- _WHAT NEEDS TO BE DONE_: Return nothing but the lines from the one with "A: Sequence-level." through the one with "category: wildebeest" in the data below, word for word and without pictures.

(Saved entries)
|---|

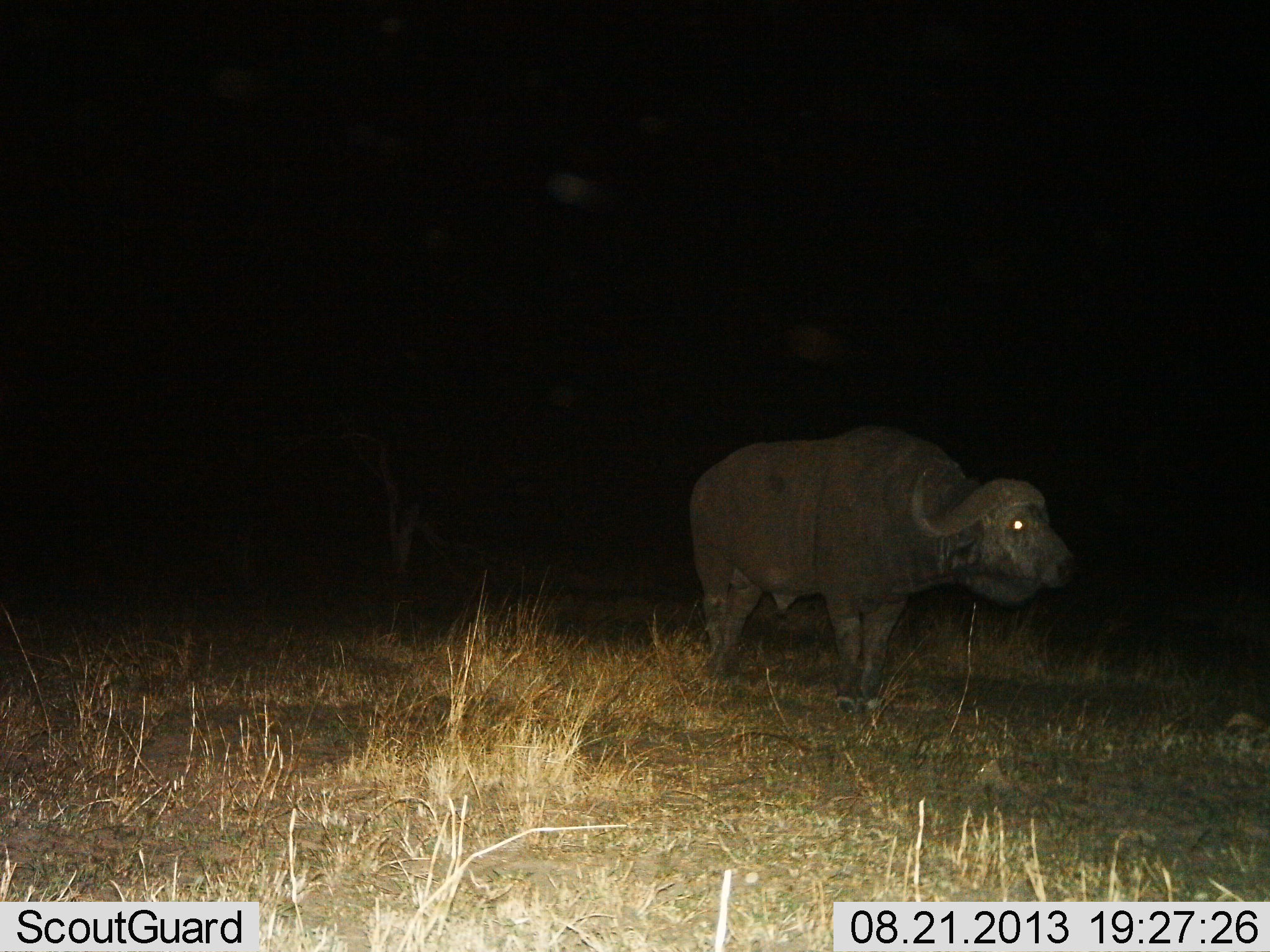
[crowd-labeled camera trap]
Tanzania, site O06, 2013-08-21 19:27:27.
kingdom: Animalia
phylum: Chordata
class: Mammalia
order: Artiodactyla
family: Bovidae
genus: Syncerus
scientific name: Syncerus caffer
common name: cape buffalo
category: buffalo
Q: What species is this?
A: Buffalo (cape buffalo) (Syncerus caffer).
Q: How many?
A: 1.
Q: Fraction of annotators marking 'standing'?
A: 95%.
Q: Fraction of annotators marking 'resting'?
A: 0%.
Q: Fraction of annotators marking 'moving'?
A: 5%.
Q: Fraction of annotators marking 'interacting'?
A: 0%.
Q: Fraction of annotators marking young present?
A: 0%.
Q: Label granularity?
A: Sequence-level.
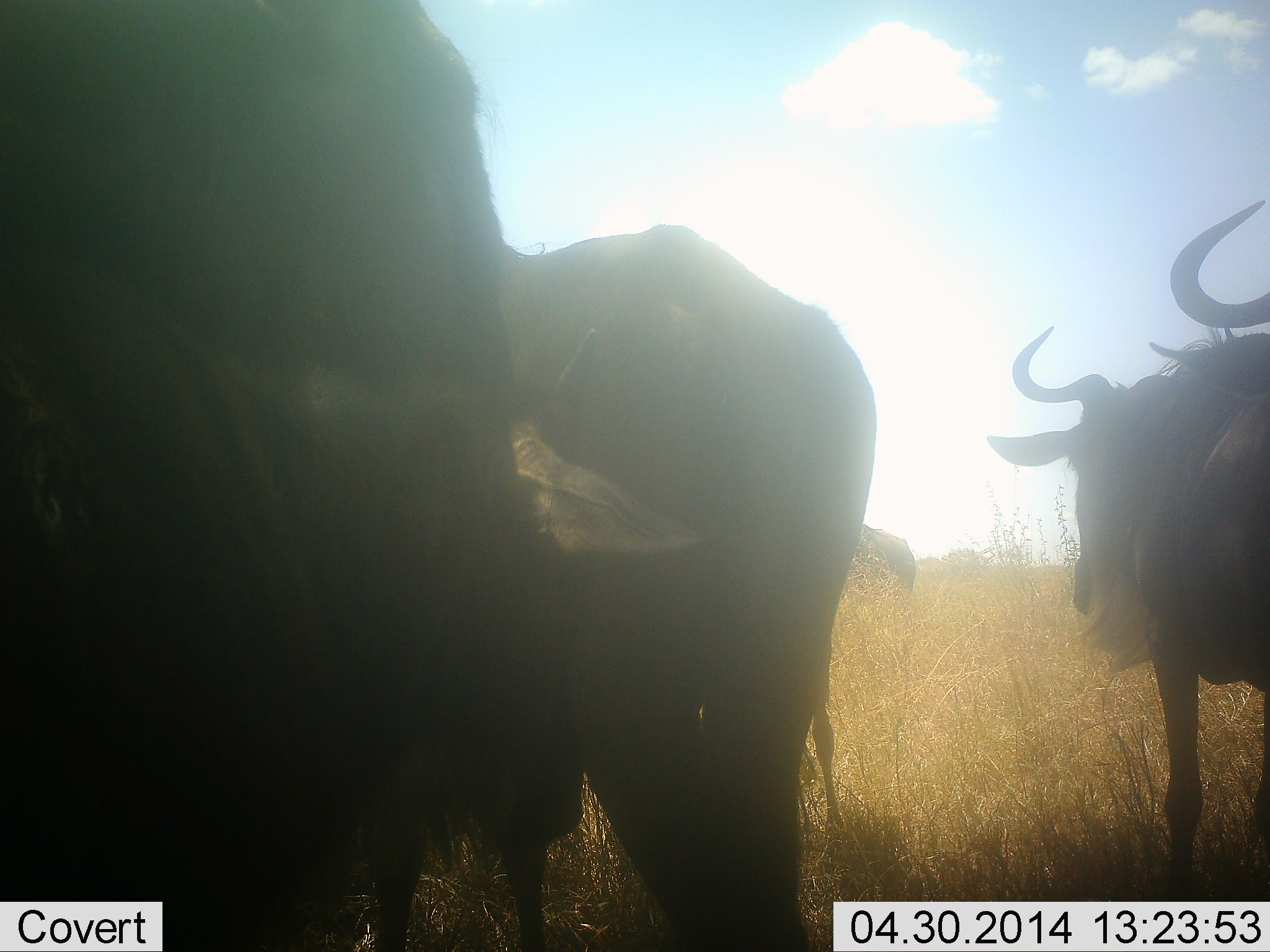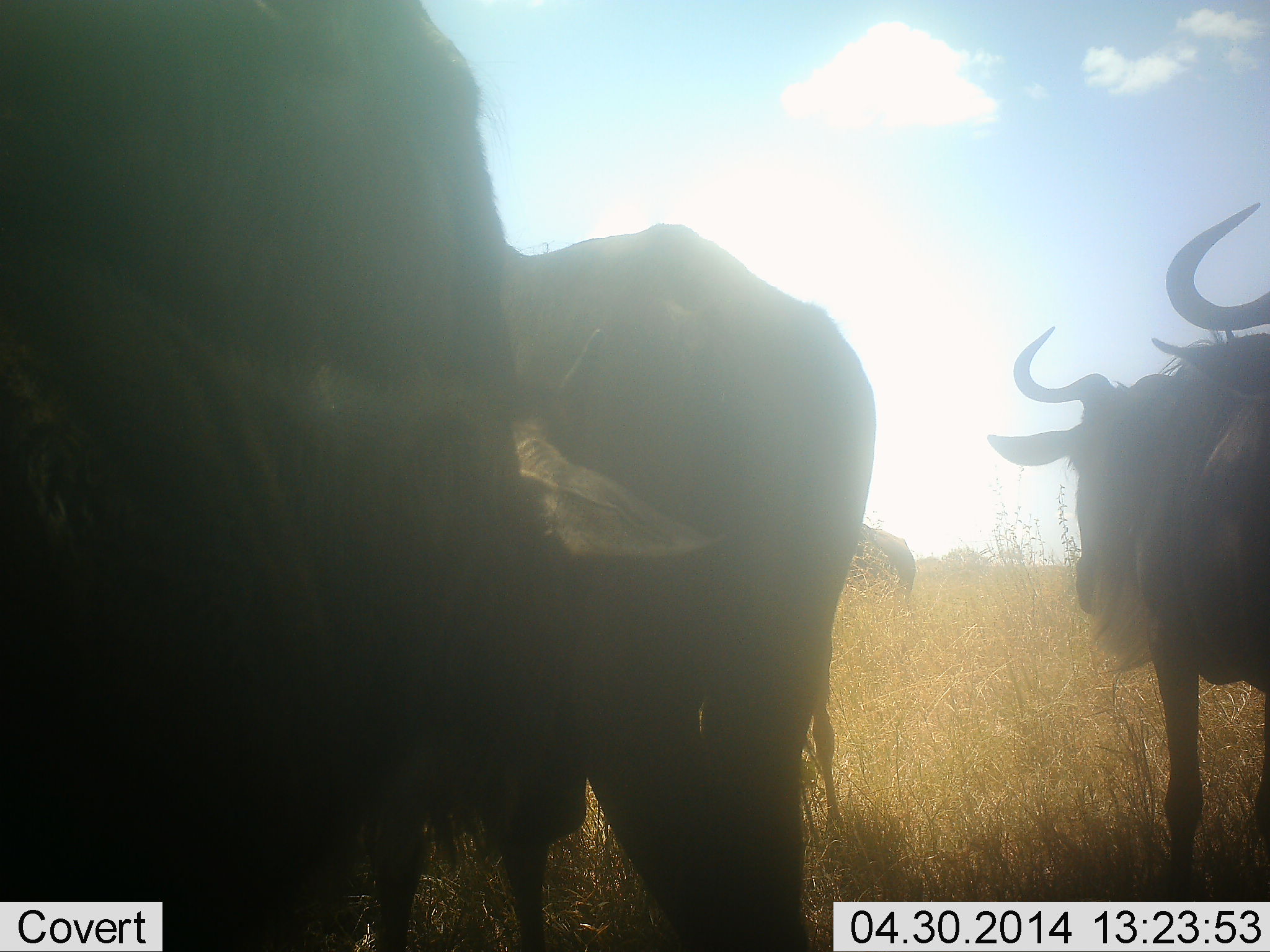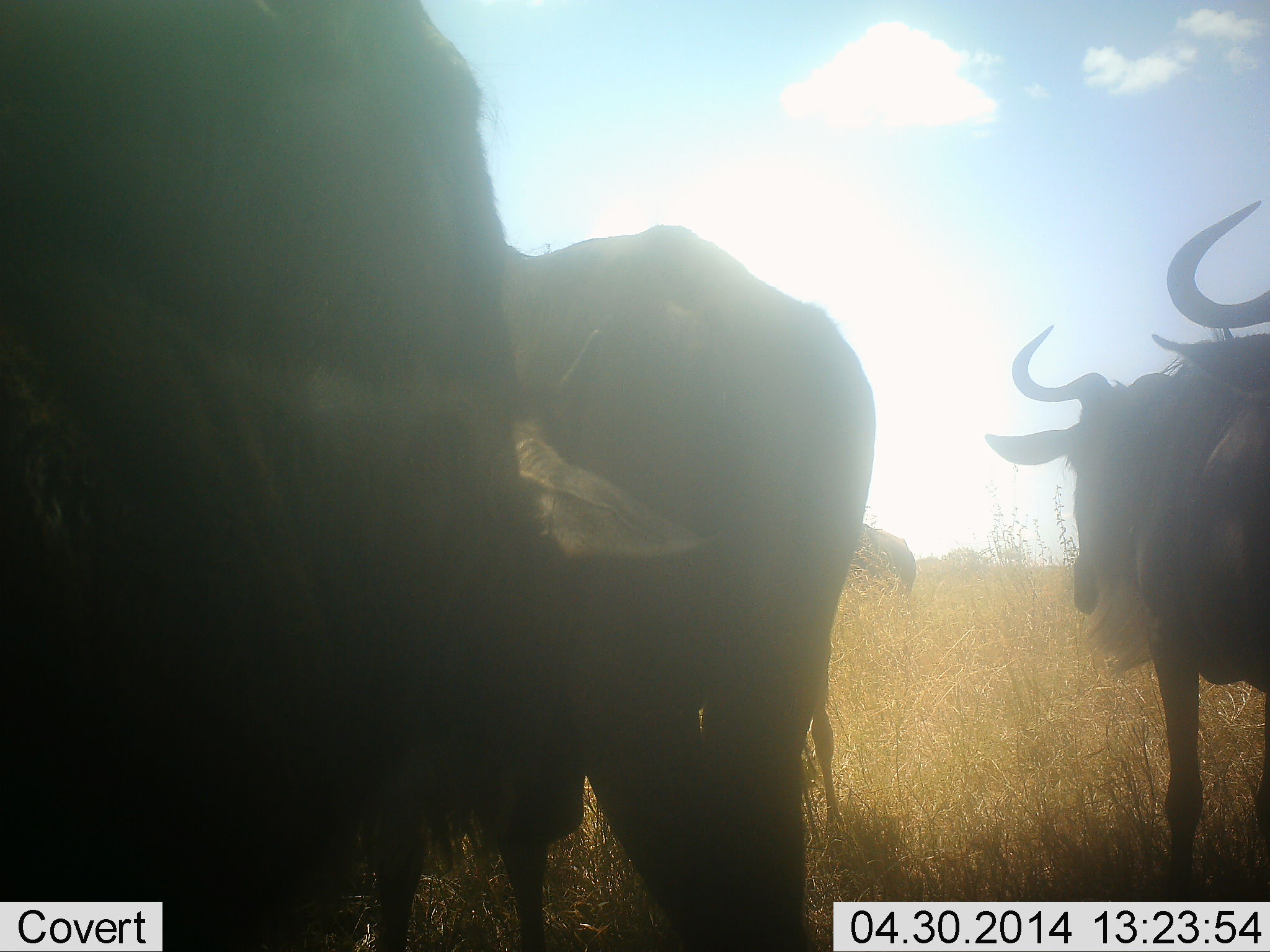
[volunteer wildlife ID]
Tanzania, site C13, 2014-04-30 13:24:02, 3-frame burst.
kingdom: Animalia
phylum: Chordata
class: Mammalia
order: Artiodactyla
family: Bovidae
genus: Connochaetes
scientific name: Connochaetes taurinus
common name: blue wildebeest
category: wildebeest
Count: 5.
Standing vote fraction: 80%.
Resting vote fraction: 20%.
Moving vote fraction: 0%.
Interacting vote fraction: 0%.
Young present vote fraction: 0%.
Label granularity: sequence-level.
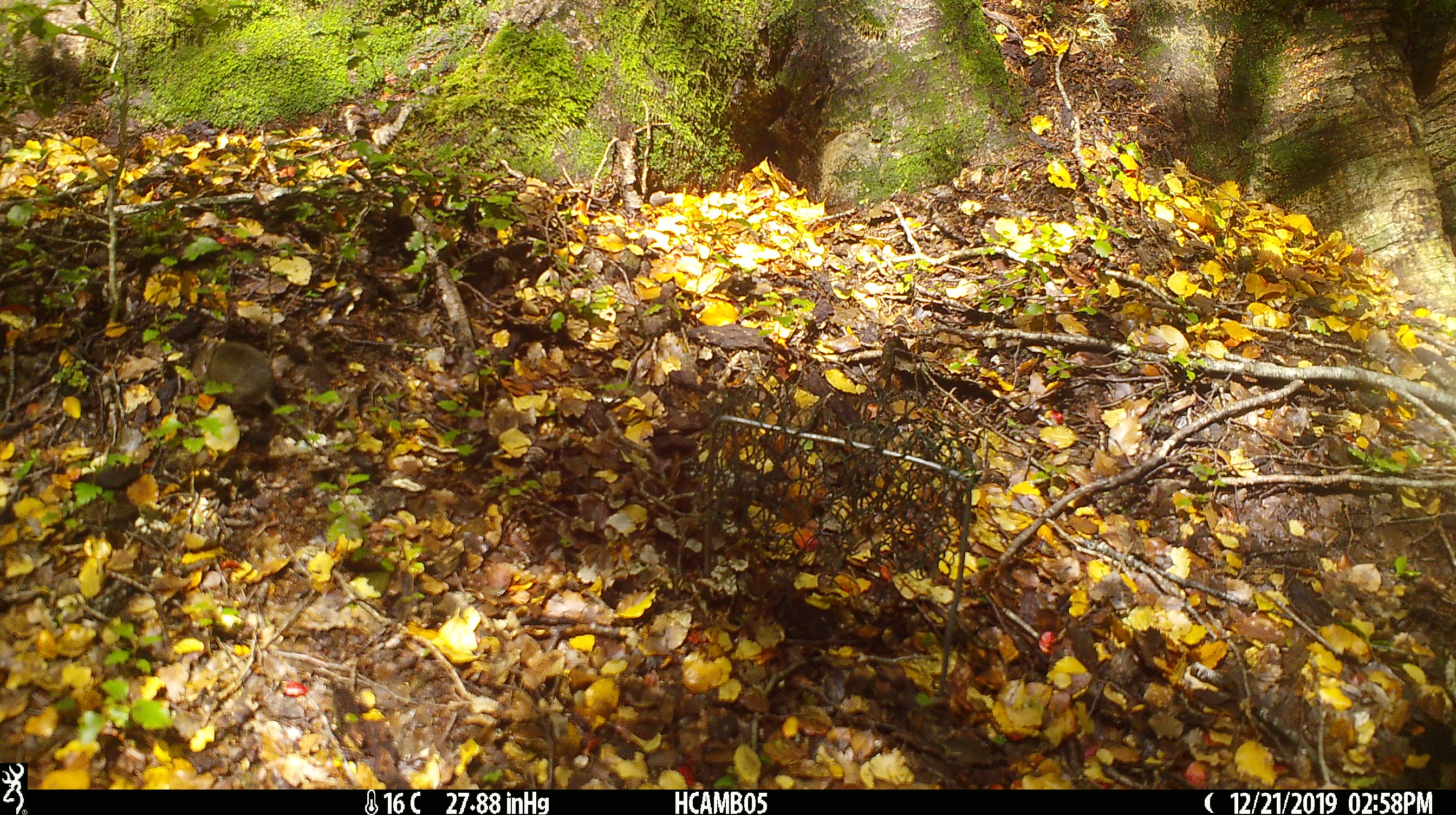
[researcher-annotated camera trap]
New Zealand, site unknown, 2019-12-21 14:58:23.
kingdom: Animalia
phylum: Chordata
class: Mammalia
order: Rodentia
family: Muridae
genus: Mus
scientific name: Mus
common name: mouse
Mouse (Mus).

|---|

- _EXERCISE SOLUTION_:
A: Sequence-level.
[volunteer wildlife ID]
Tanzania, site C13, 2014-04-30 13:24:02, 3-frame burst.
kingdom: Animalia
phylum: Chordata
class: Mammalia
order: Artiodactyla
family: Bovidae
genus: Connochaetes
scientific name: Connochaetes taurinus
common name: blue wildebeest
category: wildebeest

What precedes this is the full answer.